Key Benefits of Anonymization

Anonymization goes beyond pseudonymization. According to the ICO guidance on anonymization (Information Commissioner’s Office, the UK supervisory authority for data protection), the main benefit is that effectively anonymized data ceases to be personal data. Therefore, the ZZPL and GDPR no longer apply to its further use. More specifically:

  • Legal freedom and exit from the scope of the ZZPL and GDPR – since anonymized data no longer falls under the ZZPL/GDPR, organizations may store it indefinitely, making anonymization an ideal alternative to deletion, which is not always desirable and is often not even feasible.
  • Reduced security risks – since anonymization does not involve any “key” for decryption, even the most severe cyberattacks, data breaches, or internal misuse cannot expose risks to the individuals to whom the data originally related. Of course, controllers and processors still have an obligation to periodically assess whether new technologies or publicly available data could re-link anonymized data to data subjects, but this is considered unlikely.
  • Support for innovation and AI development – training artificial intelligence models and machine learning systems requires data, but not necessarily personal data, as these systems are primarily interested in patterns and trends. Anonymization makes this possible, enabling the development of modern solutions without constantly seeking new consent from data subjects and without the legal complexity and risks associated with potential further processing for other purposes.

Conclusion – Pseudonymization and Anonymization as Safeguards

I hope this article has helped clarify, at least to some extent, the difference between pseudonymization and anonymization and their treatment under the ZZPL and the GDPR.

In short, the essential difference is that pseudonymized data remains personal data because it can still be attributed. In contrast, anonymized data falls outside the scope of the Serbian Law on Personal Data Protection and the General Data Protection Regulation.
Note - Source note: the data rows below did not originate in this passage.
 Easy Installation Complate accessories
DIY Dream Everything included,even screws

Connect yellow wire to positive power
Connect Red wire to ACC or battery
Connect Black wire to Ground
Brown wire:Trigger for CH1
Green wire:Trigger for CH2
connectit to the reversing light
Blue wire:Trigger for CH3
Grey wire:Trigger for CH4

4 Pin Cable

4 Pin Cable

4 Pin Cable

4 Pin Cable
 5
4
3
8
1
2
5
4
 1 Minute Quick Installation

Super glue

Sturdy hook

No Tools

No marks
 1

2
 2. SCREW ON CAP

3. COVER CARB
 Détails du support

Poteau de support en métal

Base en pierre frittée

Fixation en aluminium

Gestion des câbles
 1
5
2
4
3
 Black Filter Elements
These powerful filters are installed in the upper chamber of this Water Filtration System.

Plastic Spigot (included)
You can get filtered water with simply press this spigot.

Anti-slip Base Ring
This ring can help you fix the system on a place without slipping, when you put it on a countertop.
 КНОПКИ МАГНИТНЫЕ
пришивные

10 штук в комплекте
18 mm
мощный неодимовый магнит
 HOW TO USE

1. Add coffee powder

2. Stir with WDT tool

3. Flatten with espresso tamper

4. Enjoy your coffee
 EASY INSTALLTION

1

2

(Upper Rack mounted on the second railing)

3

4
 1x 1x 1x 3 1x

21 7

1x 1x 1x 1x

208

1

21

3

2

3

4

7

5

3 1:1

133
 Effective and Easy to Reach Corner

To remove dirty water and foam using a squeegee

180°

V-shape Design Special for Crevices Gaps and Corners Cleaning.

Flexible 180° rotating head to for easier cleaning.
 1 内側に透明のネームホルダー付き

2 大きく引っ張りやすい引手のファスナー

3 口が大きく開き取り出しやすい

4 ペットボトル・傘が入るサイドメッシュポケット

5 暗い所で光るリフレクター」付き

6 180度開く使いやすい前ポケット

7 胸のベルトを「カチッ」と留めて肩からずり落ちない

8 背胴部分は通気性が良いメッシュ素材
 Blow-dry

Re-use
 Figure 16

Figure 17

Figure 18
Of course, it is unlikely that controllers will always be able to choose between pseudonymization and anonymization, as these safeguards are rarely applicable in the same situations.

Pseudonymization and anonymization are not just “nice to have high-tech options”; they are essential legal expectations that regulators consider. These processes significantly enhance security and reduce the risks associated with personal data processing, especially in the wake of recent, far-too-common data breaches.